Duplicate Question Detection in Stack Overflow: A Reproducibility Study

Faculdade de Ciência da Computação, Universidade Federal de Uberlândia, Uberlândia, Minas Gerais, Brazil
DOI
10.7287/peerj.preprints.26555v1
Subject Areas
Data Mining and Machine Learning, Data Science, Social Computing, Software Engineering
Keywords
Question quality, Stack Overflow, Duplicate questions, Classification
Copyright
© 2018 Silva et al.
Licence
This is an open access article distributed under the terms of the Creative Commons Attribution License, which permits unrestricted use, distribution, reproduction and adaptation in any medium and for any purpose provided that it is properly attributed. For attribution, the original author(s), title, publication source (PeerJ Preprints) and either DOI or URL of the article must be cited.
Cite this article
Silva RFG, Paixao KV, Maia MdA. 2018. Duplicate Question Detection in Stack Overflow: A Reproducibility Study. PeerJ Preprints 6:e26555v1

Abstract

Stack Overflow has become a fundamental element of developer toolset. Such influence increase has been accompanied by an effort from Stack Overflow community to keep the quality of its content.
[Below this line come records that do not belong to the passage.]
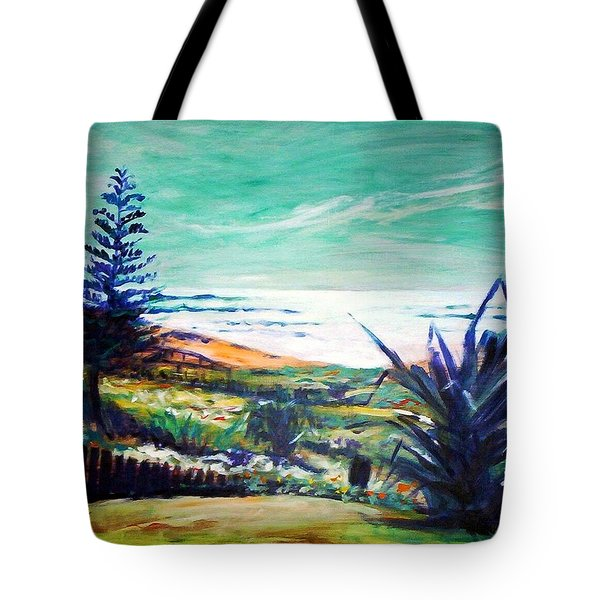 The Lawn Pandanus Tote Bag by Winsome Gunning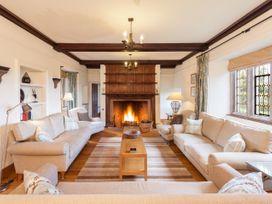 Great Bidlake Manor - Devon - 975845 - thumbnail photo 10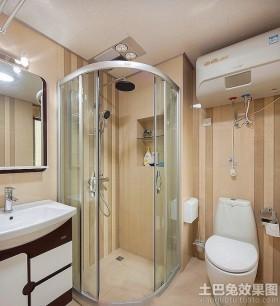 > 整体卫浴装修效果图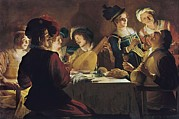 Lute Photo Framed Prints - Honthorst, Gerrit Van, Also Called Framed Print by Everett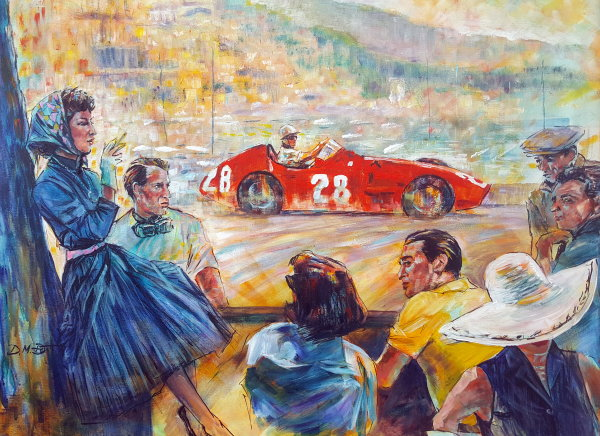 You Win Some..... Stirling Moss, Monaco 1956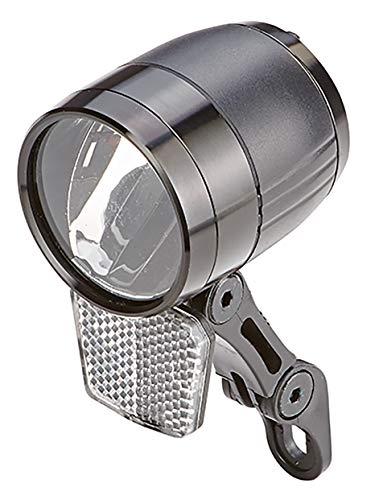 Prophete LED-Scheinwerfer 100 Lux Sensorautomatik, schwarz, M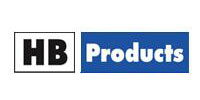 HB Products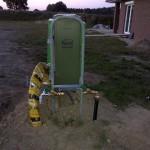 Bauwasseranschluss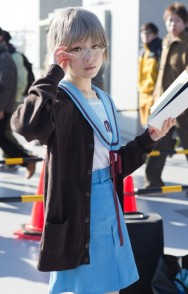 comiket-85-day-3-cosplay-1-13-468x733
One of the problems which jeopardizes that quality is the continuous growth of duplicated questions. To solve this problem, prior works focused on automatically detecting duplicated questions. Two important solutions are DupPredictor and Dupe. Despite reporting significant results, both works do not provide their implementations publicly available, hindering subsequent works in scientific literature which rely on them. We executed an empirical study as a reproduction of DupPredictor and Dupe. Our results, not robust when attempted with different set of tools and data sets, show that the barriers to reproduce these approaches are high. Furthermore, when applied to more recent data, we observe a performance decay of our both reproductions in terms of recall-rate over time, as the number of questions increases. Our findings suggest that the subsequent works concerning detection of duplicated questions in Question and Answer communities require more investigation to assert their findings.

Author Comment

This paper has been accepted for publication in the proceedings of 25th IEEE International Conference on Software Analysis, Evolution and Reengineering (SANER 2018).